No charges filed in last month’s El Paso High School gun scare; officials said case was closed but are now reversing their position
EL PASO, Texas -- No one has been charged or prosecuted after a gun scare paralyzed El Paso High School a month ago, ABC-7 has learned.
Police on Jan. 30 detained three teenagers with a BB gun after searching room by room in a locked down El Paso High following reports of gunmen at the school. A school district spokesman later said the trio never actually made it inside the building.
The three youths, who were taken into custody off of school grounds, were released by school district police later that same day, and authorities at the time had said charges were pending.

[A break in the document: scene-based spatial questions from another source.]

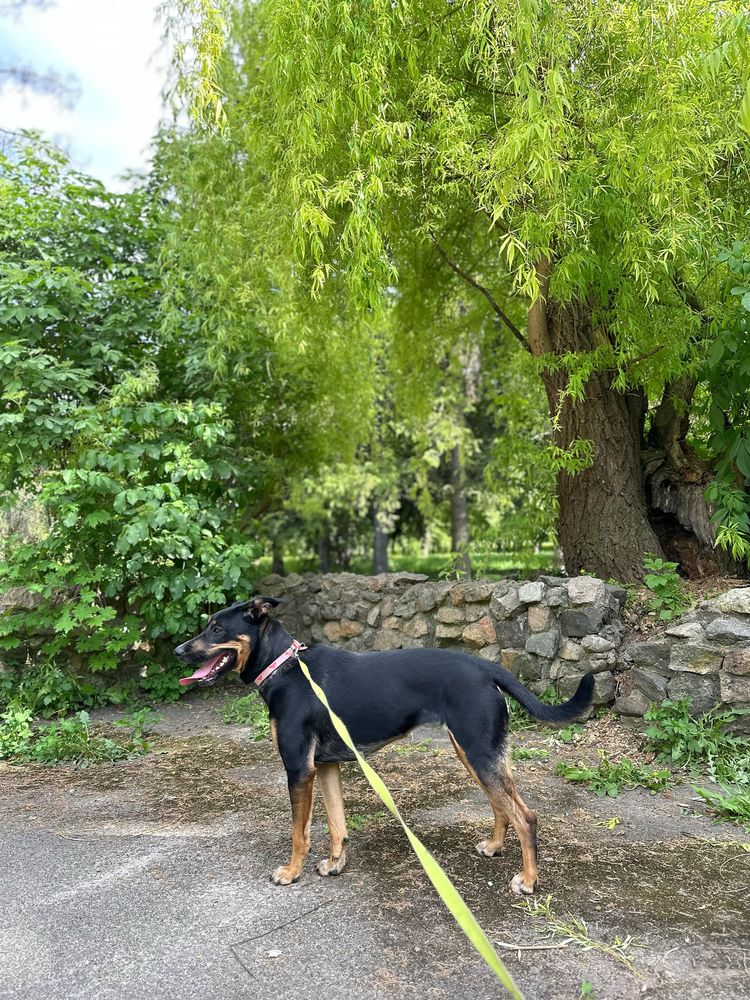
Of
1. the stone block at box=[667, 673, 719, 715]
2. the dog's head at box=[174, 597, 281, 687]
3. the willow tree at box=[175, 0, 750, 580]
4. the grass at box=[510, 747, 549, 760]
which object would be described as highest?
the willow tree at box=[175, 0, 750, 580]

But correspondence related to an open records request by ABC-7 to obtain information on the incident revealed no one was charged in the case and indicated the case had been closed.
Late Friday however, after initial reports by ABC-7 on the case being closed, the El Paso Independent School District did an about face and contended documents prepared by its' own law firm were a mistake.

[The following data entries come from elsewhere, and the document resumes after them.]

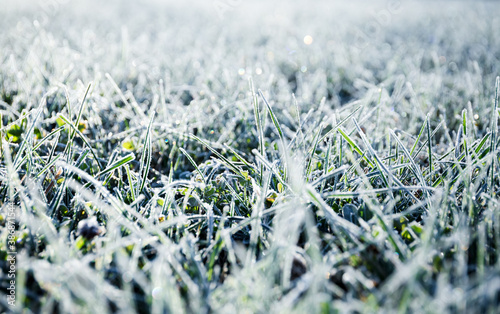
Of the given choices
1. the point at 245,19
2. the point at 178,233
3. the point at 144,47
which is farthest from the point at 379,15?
the point at 178,233

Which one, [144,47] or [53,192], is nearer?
[53,192]

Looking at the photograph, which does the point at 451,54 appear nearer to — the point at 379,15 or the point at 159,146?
the point at 379,15

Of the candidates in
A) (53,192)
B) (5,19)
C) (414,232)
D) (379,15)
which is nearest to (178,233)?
(53,192)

"The investigation into the incident at El Paso High is ongoing and EPISD can't discuss details into the investigation. Lawyers on Monday will file updated paperwork to indicate that the investigation remains open and active," said a statement from Gustavo Reveles Acosta, EPISD's director of community engagement.

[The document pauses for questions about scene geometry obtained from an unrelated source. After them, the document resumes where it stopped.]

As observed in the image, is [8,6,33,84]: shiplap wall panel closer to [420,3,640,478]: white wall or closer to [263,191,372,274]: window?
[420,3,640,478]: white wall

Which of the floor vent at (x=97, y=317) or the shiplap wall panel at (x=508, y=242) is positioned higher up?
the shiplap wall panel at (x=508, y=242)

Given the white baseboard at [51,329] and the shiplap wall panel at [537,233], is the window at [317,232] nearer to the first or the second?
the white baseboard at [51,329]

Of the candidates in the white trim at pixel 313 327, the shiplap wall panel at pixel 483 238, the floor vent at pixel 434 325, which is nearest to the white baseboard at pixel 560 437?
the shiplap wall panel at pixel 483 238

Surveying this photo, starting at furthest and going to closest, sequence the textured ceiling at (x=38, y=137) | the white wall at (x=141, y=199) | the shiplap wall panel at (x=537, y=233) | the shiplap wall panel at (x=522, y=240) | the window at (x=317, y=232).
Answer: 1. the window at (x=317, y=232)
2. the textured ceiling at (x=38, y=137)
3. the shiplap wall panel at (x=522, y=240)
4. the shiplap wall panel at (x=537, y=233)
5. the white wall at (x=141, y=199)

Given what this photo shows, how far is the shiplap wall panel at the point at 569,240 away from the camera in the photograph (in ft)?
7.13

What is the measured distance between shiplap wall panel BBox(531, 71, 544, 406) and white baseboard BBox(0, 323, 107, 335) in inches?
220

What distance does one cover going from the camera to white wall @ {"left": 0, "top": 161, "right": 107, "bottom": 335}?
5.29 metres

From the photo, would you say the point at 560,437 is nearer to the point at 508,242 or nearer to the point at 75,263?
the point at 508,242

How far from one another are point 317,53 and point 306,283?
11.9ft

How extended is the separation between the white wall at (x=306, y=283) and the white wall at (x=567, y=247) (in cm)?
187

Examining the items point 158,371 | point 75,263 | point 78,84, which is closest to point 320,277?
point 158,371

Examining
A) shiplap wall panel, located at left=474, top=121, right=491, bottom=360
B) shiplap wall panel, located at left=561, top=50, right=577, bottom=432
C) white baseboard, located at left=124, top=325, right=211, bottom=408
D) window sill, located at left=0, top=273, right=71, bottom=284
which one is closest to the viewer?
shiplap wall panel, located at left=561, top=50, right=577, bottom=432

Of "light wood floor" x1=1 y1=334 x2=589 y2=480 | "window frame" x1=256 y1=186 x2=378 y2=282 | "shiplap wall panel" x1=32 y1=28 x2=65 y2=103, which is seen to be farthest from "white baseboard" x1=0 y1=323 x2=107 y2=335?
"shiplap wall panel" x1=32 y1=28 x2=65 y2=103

But the case had been closed, according to a Feb. 25 letter written by Anthony Safi, an attorney for the law firm Mounce, Green, Myers, Safi, Paxson & Galatzan, which represents EPISD.
"Because the case was not referred for prosecution, no evidence indicates that law enforcement made a determination that a crime actually occurred," reads the letter. "In fact, law enforcement determined that 'no criminal offense had occurred.'"
In that letter from EPISD's lawyers to the Texas Attorney General, the school district had argued the police and incident reports requested by ABC-7 were not public records because the case did not lead to prosecution.
EPISD had asked the Attorney General's Office to withhold all records, citing a Texas law that allows agencies to keep records private if the information "deals with the detection, investigation or prosecution of crime only in relation to an investigation that did not result in conviction or deferred prosecution."